I have just returned from Cuba and will be posting extensively on that trip soon, but for now here is a bit I learned about Panama:
- If they don’t know your name, Panamanian’s refer to anyone under 40 as joven, meaning “young.” Having just turned 30, I was more than happy to be called this.
- Taxi drivers invent prices. I feel as though I spent the whole week negotiating with them. If you’re a tourist, they will try to con you, so it is important to ask the locals how much it should cost before you get a cab. If you speak Spanish, you will be able to haggle for the correct price.
- The local rum is called Abuelo, which I did not enjoy that much.
- They have decent roads. When I went to Costa Rica, the bus rides were a nightmare of bumpy, unpaved roads. Perhaps because of all the years America was running the canal, the roads in Panama are better quality than many places in Central America.

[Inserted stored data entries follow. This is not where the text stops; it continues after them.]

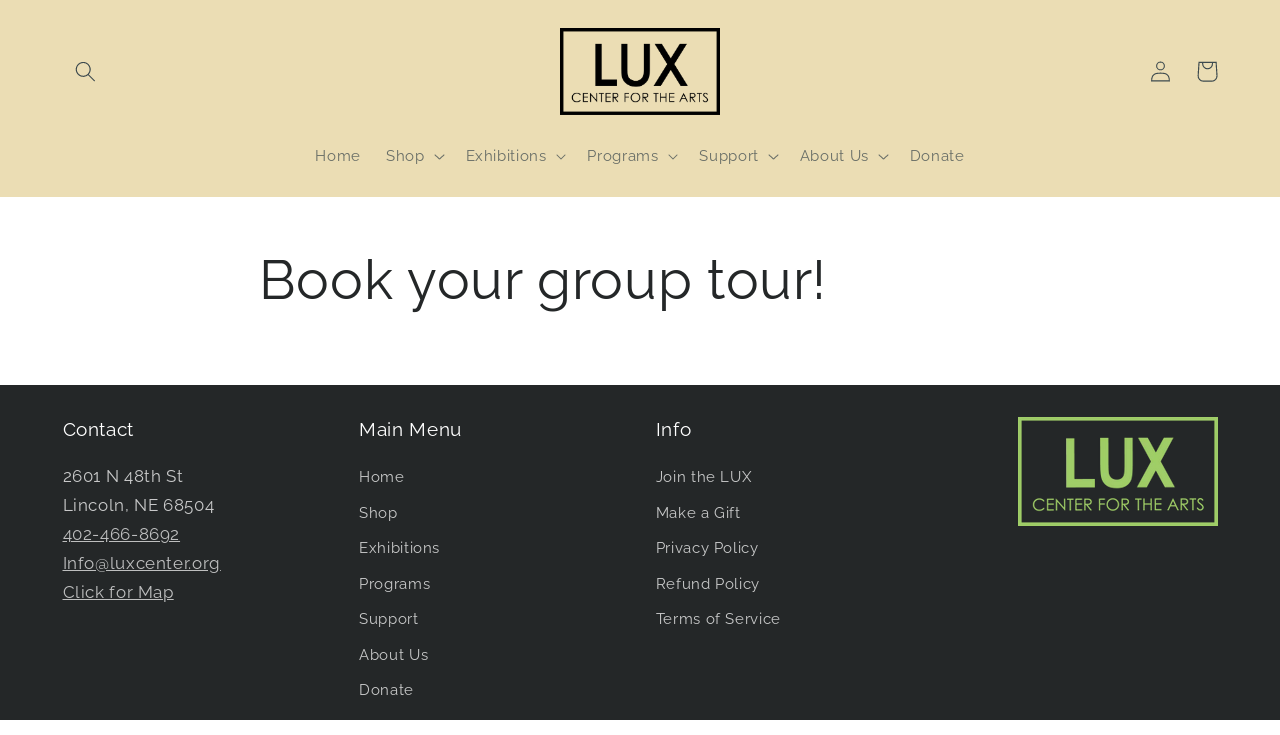

--- FILE ---
content_type: text/css
request_url: https://shop.luxcenter.org/cdn/shop/t/2/assets/custom.css?v=55056033766911756961667241448
body_size: -545
content:
[id^=Details-3-template]>summary>div>span,[id^=Details-4-template]>summary>div>span{font-size:0}[id^=Details-3-template]>summary>div>span:before,[id^=Details-4-template]>summary>div>span:before{font-size:1.4rem}[id^=Details-3-template]>summary>div>span:before{content:"Medium"}[id^=Details-4-template]>summary>div>span:before{content:"Artist"}
/*# sourceMappingURL=/cdn/shop/t/2/assets/custom.css.map?v=55056033766911756961667241448 */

- Their coins mirror America’s. Panama uses the U.S. Dollar as their currency, in addition to what they call Balboa, which is basically the same thing. The bills are standard American banknotes, but Panama has their own coins. With the exception of the dollar coin which is two colors, their coins are roughly the same size and color as the U.S. ones, making them quite easy to use (if you’re American).
- The indigenous Kuna women walk around in their traditional, bright-colored dresses, which resemble muumuus. They sell them in some souvenir shops, but they are quite expensive: upwards of $40.
- The temperatures and climate vary greatly throughout the country. Panama City is a hot and humid hellhole, where as Boquete is more arid and breezy. The Atlantic and Pacific coasts and beaches also have very different vibes.
- The locals just refer to Panama City as Panama. They understand by the context when you mean the city and when you mean the country. Also, I didn’t know until I got there that Boquete is pronounced as if there is an accent on the end: bo-ke-te.
- Frosted Flakes in Panama are called Zucaritas.